De nieuwe generatie van de VVD wil de kunst en cultuur aan de vrije markt overlaten. De overheid heeft volgens hen lang genoeg de rol van mecenas gespeeld. Hiermee breekt de partij met de traditie van liberalen als Bolkestein en Dijkstal, die altijd juist op de bres sprongen voor het ondersteunen van kunst.
De sloop
Staatssecretataris Zijlstra spaart dan ook voornamelijk de populaire mainstream kunst en snijdt vooral diep in talentontwikkeling en kleinschalige experimentele initiatieven.
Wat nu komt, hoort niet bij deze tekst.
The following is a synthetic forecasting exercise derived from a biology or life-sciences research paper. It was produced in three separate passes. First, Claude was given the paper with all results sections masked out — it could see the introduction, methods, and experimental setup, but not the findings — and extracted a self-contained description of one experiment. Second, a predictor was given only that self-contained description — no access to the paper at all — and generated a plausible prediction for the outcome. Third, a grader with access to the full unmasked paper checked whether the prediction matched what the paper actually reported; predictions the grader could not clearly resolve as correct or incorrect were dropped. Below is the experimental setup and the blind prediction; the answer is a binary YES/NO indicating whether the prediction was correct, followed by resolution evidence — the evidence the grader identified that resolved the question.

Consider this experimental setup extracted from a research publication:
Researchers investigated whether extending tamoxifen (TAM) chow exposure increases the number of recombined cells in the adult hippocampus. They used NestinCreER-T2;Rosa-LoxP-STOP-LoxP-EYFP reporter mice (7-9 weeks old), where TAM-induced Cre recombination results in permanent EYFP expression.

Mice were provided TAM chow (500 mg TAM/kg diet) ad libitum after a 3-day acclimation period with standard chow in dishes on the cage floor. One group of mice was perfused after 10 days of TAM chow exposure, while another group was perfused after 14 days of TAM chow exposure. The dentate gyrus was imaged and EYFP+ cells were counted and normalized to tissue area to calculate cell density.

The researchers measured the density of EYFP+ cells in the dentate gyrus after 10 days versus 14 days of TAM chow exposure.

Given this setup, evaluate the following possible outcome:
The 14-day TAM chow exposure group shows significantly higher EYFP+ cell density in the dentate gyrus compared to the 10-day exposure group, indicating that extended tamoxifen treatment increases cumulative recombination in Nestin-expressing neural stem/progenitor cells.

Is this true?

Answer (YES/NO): NO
Van de zogenaamde ‘basisinfrastructuur’ (BIS), de kunstinstellingen die op een structurele overheidssubsidie kunnen rekenen, verdwijnt ongeveer de helft.
Zo verdwijnen de subsidies voor 14 van de 15 podiumfestivals, één van de drie operagezelschappen, alle 21 productiehuizen in het theater en worden de postacademische opleidingen teruggebracht van 11 tot 2. In de beeldende kunst blijven de musea gespaard, maar verdwijnen wel 5 van de 11 zogenaamde ‘presentatie-instellingen’, die een podium bieden voor experimentele kunstenaars en jong talent.
De cultuurwereld reageert verslagen op de bezuinigingen. De staatssecretaris die de bezuinigingsronde uitvoert, wordt al smalend “Halbe de sloper” genoemd. Vanuit de podiumkunsten wordt er opgeroepen tot een cultuurstaking. Of het veel zal uitmaken is maar de vraag. De publieke opinie lijkt de bezuinigingen op ‘elitecultuur’ niet zoveel uit te maken.